Saturday, January 1, 2011

Test of conviction on a life and death issue




Christopher Pearson
From:The Australian
January 01, 2011 12:00AM



THERE is nothing in the least kitsch or sentimental about the biblical account of Christmas. When Mary went into labour in Bethlehem, there was no room at the inn. When the Magi presented their gifts to the child, along with gold for the infant king and priestly frankincense, there was a vessel of myrrh, a precious oil for anointing the dead.



The bloodiest feast of the octave and the earliest fulfilment of Simeon's prophecy of many falling is the Massacre of the Holy Innocents. They were the male children of the district where Christ was born whose deaths Herod had ordered in the hope of killing the Messiah. A sign of contradiction seems to understate the case. What Christians celebrate as the Incarnation has been, for the intervening centuries, coupled with an incomprehensibly brutal exercise of the power of the state, for those among whom it took place.

Nowadays, the feast of the Holy Innocents is often associated with two forms of contemporary state-sanctioned slaughter; abortion and euthanasia. It is unlikely that the issue of abortion will be debated in any Australian parliament this year, but euthanasia will certainly resurface in the South Australian legislature in a few months, thanks to the indefatigable enthusiasm of the Greens.

It's also likely to be the subject of a proxy debate this year in the federal parliament, focusing on the question of whether subordinate territory parliaments in the NT and the ACT should be conceded the power to enact euthanasia legislation. Now seems as good a time as any to venture an opinion.

Euthanasia legislation has always seemed to me a deeply subversive, amoral response to a problem of now nearly negligible proportions. After all, the law no longer prohibits those who want to end their own lives from doing so and there are fool-proof, painless means readily to hand. Of course, those who would have preferred to die rather than be left helpless -- felled by a stroke or other sudden illness -- and whose sufferings are being protracted against their will, deserve our sympathy.

But euthanasia advocates habitually overstate the incidence and gravity of the predicament. In the era of readily available palliative care and circumstances where anyone can easily put on the record their wishes in the matter of resuscitation and end-of-life care, it's hard to imagine that many people currently fall into that category and seems certain that their numbers will dwindle.

Even in those situations, the legal principle is that hard cases make bad law. The undertaking "to do no harm", on which Western medicine is predicated, in most cases precludes doctors from treating their patients in ways that will result in their dying.
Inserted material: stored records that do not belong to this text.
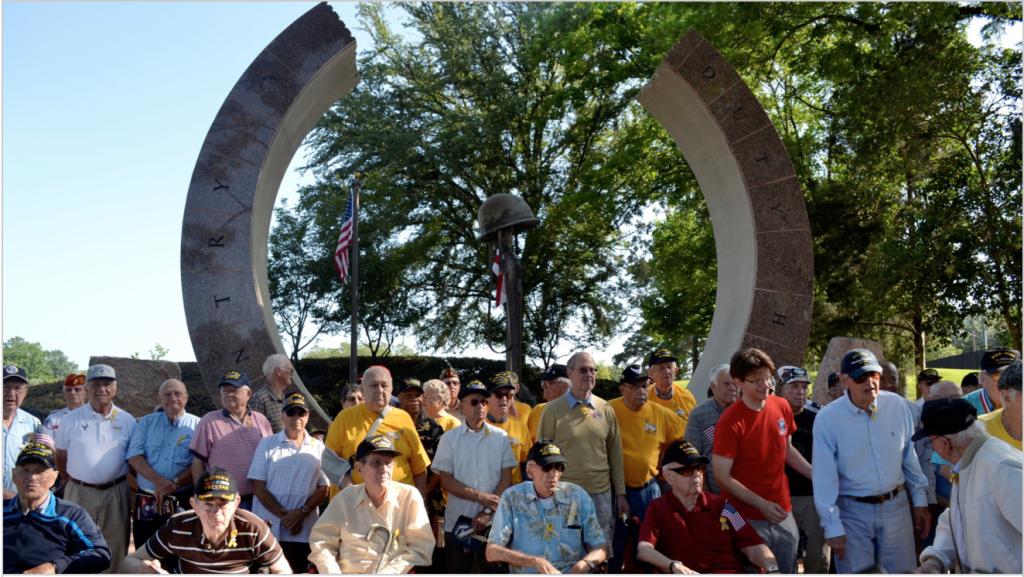 "Korean War Veterans standing in front of the Korean War Memorial ""Circle of Life"" at Cascades Parks"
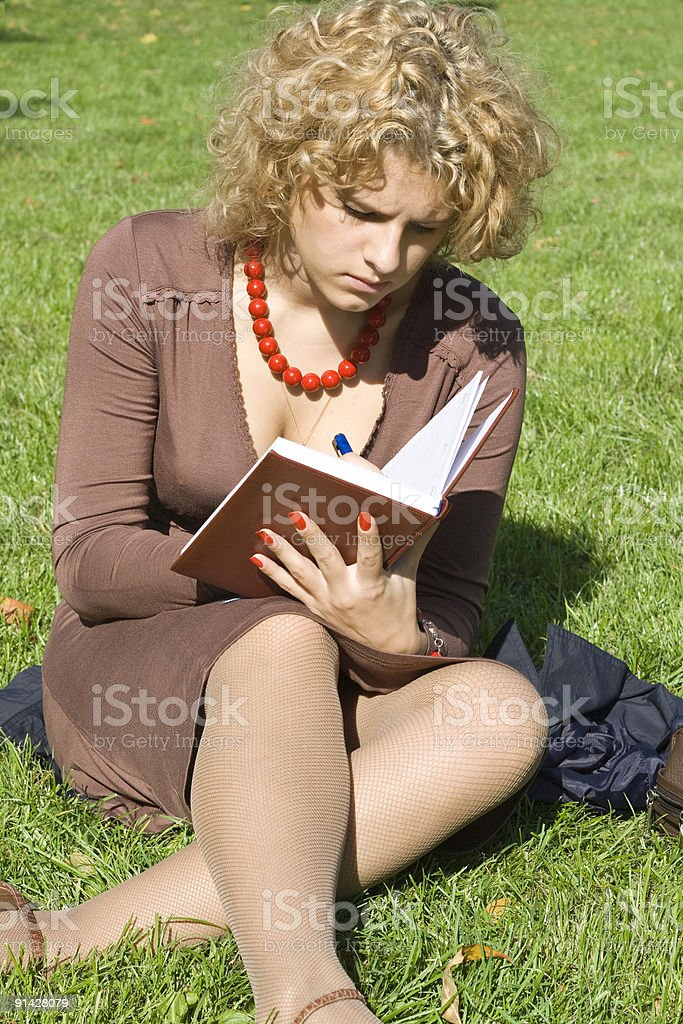 Business women with notebook sits on grass stock photo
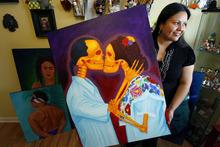 Francisco Kjolseth  |  The Salt Lake Tribune Local artist Veronica Perez holds her painting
Euthanasia legislation has the reverse effect, in effect obliging members of the healing profession to dishonour their oath and to become, however reluctantly, executioners.

It doesn't take much imagination to see how adversely that reverse would affect the morale of doctors, to say nothing of the public's waning trust and confidence in the profession over time. Are these fundamentally important public goods to be compromised simply so that a narcissistic generation can be guaranteed a state-sanctioned death-on-demand?

The Dutch experience of euthanasia has much to teach us about a demoralised medical profession. It also points to two other great evils: coercive expectations on the sick and elderly and the trajectory towards the state sanctioning involuntary euthanasia.

It should be obvious that, whenever the state makes the option for euthanasia available, it abandons an ancient obligation to preserve the lives of some at least of its more vulnerable citizens. It also creates a measure of expectation on the part of family and friends that the old and the sick will at some stage consider availing themselves of that option. When the law changes, for better or for worse it informs our governing assumptions about what is acceptable or standard practice.

Anyone who's spent much time with the elderly will know how anxious many of them are not to be a burden and not to erode the legacies of their beneficiaries by way of expensive geriatric care. At a time of increasing life-expectancy, the option of euthanasia is one more way of both metaphorically and literally poisoning intergenerational relations.

From the Dutch experience we can also see how a voluntary process that appeared to be hedged about with protocols has been gradually extended to include people deemed incompetent for one reason or another to make the decision for themselves.

The argument that is likely to find most favour with a markedly pragmatic electorate is that no one has yet designed an adequate set of safeguards that have stood the test of time.

Julia Gillard has publicly embraced that position, which was sensible. Whatever her private view, she knows that she needs legalised euthanasia on her watch like she needs a hole in the head. Even so, how disaffected Labor members and senators who've concluded that Gillard is floundering will end up voting is anybody's guess.

My first prediction for the year is that a grand coalition of the major faiths, assisted by some heavy-weight moral philosophers, will see the campaign against euthanasia as one they can't afford to lose. For a change, it will be adequately funded and professionally run.